Petition of Wright, 42 F. Supp. 306 (E.D. Mich. 1941)

US District Court for the Eastern District of Michigan - 42 F. Supp. 306 (E.D. Mich. 1941)
December 23, 1941

42 F. Supp. 306 (1941)

Petition of WRIGHT.

No. 145191.

District Court, E. D. Michigan, S. D.

December 23, 1941.

Bodman, Longley, Bogle, Middleton & Farley, of Detroit, Mich., for petitioner.

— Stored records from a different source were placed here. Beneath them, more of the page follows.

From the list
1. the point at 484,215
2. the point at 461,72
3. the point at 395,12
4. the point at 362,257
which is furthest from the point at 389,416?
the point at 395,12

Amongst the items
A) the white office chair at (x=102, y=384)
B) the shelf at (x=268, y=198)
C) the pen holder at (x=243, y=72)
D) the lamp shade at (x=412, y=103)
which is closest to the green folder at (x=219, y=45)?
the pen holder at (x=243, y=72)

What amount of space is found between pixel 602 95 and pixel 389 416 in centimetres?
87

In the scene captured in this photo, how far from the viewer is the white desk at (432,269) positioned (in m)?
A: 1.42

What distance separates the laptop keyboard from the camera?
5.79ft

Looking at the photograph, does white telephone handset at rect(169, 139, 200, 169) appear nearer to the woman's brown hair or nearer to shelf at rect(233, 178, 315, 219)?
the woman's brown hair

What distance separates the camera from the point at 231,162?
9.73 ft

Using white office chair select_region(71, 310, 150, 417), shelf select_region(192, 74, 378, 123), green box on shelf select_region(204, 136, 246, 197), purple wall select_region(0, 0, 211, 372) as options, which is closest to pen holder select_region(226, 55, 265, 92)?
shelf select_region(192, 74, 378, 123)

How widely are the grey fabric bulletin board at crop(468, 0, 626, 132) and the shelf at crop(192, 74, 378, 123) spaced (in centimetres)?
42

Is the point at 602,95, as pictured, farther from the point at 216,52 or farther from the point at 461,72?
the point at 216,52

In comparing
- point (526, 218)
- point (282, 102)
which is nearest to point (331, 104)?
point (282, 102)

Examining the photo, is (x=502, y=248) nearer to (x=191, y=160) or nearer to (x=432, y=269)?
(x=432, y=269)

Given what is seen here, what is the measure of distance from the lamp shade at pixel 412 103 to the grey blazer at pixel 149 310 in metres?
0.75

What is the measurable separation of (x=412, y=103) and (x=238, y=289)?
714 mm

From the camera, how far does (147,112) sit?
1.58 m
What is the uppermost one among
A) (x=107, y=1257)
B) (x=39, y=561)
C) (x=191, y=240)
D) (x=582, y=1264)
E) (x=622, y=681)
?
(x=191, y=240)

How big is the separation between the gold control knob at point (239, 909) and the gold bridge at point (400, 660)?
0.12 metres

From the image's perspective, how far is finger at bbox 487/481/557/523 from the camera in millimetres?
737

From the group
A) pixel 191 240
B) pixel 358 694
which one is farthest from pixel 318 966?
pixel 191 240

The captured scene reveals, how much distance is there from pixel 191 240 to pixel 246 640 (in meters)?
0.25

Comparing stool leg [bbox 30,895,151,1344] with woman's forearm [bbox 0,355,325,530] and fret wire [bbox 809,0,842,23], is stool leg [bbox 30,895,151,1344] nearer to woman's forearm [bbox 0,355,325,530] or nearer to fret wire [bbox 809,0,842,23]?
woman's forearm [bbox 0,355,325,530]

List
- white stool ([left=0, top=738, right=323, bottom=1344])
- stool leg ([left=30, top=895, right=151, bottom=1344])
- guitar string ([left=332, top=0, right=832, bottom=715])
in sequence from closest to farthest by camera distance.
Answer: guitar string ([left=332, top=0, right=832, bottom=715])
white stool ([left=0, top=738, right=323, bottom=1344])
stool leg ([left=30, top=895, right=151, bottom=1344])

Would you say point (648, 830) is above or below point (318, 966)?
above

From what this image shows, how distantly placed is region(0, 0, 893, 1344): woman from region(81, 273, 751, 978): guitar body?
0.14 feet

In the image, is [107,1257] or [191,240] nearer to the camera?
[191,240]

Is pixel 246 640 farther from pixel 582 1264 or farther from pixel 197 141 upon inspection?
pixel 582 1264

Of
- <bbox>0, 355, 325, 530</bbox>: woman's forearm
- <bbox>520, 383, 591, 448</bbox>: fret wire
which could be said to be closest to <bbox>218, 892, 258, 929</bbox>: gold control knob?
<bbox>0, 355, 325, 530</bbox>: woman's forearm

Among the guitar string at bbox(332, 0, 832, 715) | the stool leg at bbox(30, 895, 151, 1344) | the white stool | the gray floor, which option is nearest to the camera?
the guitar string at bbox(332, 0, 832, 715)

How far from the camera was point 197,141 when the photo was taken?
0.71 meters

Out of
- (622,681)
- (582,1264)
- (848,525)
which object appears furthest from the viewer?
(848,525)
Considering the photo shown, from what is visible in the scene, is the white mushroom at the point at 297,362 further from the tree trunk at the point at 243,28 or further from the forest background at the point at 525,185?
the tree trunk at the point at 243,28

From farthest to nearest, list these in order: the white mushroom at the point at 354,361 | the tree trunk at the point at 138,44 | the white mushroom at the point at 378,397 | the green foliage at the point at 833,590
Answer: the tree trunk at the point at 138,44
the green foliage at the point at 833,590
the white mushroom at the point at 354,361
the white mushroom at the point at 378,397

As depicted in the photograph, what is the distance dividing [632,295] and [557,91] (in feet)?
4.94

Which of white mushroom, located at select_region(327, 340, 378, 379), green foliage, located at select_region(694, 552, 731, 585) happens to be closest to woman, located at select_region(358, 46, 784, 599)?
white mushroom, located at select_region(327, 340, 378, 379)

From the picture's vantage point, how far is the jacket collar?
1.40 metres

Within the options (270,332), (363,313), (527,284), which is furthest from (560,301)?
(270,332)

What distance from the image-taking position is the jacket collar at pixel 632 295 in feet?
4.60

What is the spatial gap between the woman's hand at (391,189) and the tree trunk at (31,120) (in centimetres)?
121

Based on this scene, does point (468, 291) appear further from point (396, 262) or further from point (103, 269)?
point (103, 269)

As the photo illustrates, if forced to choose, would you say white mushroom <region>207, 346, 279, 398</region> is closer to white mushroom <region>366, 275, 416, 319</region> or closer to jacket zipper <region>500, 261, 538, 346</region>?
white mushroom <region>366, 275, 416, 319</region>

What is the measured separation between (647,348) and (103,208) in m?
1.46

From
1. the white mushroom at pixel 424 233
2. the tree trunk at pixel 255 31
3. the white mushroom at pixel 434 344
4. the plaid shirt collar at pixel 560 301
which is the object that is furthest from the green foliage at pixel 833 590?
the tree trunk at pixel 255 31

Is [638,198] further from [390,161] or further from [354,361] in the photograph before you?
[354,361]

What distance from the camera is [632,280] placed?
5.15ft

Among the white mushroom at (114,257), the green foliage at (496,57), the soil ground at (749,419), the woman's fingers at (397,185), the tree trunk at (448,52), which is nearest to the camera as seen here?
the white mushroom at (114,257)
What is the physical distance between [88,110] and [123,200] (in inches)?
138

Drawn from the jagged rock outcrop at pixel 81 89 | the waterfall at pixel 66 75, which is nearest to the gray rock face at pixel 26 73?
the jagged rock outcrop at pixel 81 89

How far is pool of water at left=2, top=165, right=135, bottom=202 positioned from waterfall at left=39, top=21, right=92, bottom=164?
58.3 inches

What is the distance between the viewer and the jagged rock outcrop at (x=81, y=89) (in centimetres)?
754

Wade M. Becker, of Detroit, Mich., for Immigration and Naturalization Service.

TUTTLE, District Judge.

This case presents the question of whether an applicant for citizenship has resided continuously within the United States for *307 five years preceding the date of his petition, as required by the naturalization statutes. (8 U.S.C.A. § 707.) Petitioner is a citizen of Great Britain. He was born in Windsor, Ontario, which is located directly across the Detroit River from Detroit. He originally resided with his wife and children in Windsor, but like many other residents of Windsor, secured regular employment on the American side of the river and commuted between Windsor and Detroit. About 1920, he secured employment at the Ford Motor Company in this country, which employment has continued until the present time. In 1924, petitioner moved with his family to Birmingham, Michigan, and started to buy a home on contract. In 1929, he surrendered this contract and returned with his family to Windsor, and from that time until 1934 he commuted to and from his work across the river. It is clear, and the court finds, that from 1924 to 1929 the residence and domicile of petitioner were in Birmingham and that from 1929 to 1934 his residence and domicile were in Windsor. In 1934, petitioner decided that since his work was in this country he wanted to become a citizen of the United States. However, his daughter had commenced a training course in Windsor, Ontario, to become a teacher. In order to acquire American citizenship as early as possible, petitioner therefore rented a room in Dearborn, Michigan, to live in, leaving his wife, daughter, and son at the home he had established in Windsor until his daughter could complete her education. Petitioner spent most of his week-day nights from that time until 1939 at his room in Dearborn, returning to spend most of his week-ends with his family in Windsor. He informed his friends that he was establishing a residence in Dearborn for the purpose of becoming a citizen. He contributed to the community fund there, took his vacation with his family in this country, and usually had his family come to this country to be with him on holidays (although they did not stay in his room). He deliberately spent his nights in Detroit when he would have preferred, apart from the requirements for citizenship, to stay with his family in Windsor. Altogether, it was more than $1,000 more expensive to him to pursue this course of action than to have remained in Windsor.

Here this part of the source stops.